Crédito: NASA, ESA e B. Holwerda (University of Louisville Research Foundation, Inc.);
Processamento de imagem: G. Kober (NASA Goddard/Universidade Católica da América)
Os núcleos ativos das galáxias Seyfert são os maisbrilhante quando observado em luz além do espectro visível. A galáxia maior neste par é uma galáxia Seyfert tipo II. Isso significa que é uma fonte muito brilhante de luz infravermelha e visível.
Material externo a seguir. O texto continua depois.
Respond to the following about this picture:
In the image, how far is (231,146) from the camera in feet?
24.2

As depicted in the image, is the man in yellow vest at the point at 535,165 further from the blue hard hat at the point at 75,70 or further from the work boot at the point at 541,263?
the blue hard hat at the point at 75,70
A imagem usa dados coletados duranteObservações do Hubble. Eles foram conduzidos para estudar o papel da poeira na formação da distribuição de energia de galáxias de disco de baixa massa. A ampla gama de luz à qual a Wide Field Camera 3 do Hubble é sensível, juntamente com a sua resolução, permitiu aos investigadores mapear o disco de poeira da galáxia em primeiro plano com detalhes requintados em luz ultravioleta, visível e infravermelha.
A fotografia é dominada por imagens visíveis e infravermelhasondas de luz. A cor violeta na imagem é responsável pela luz ultravioleta e a cor vermelha é pela luz infravermelha próxima. As cores restantes são principalmente luz visível.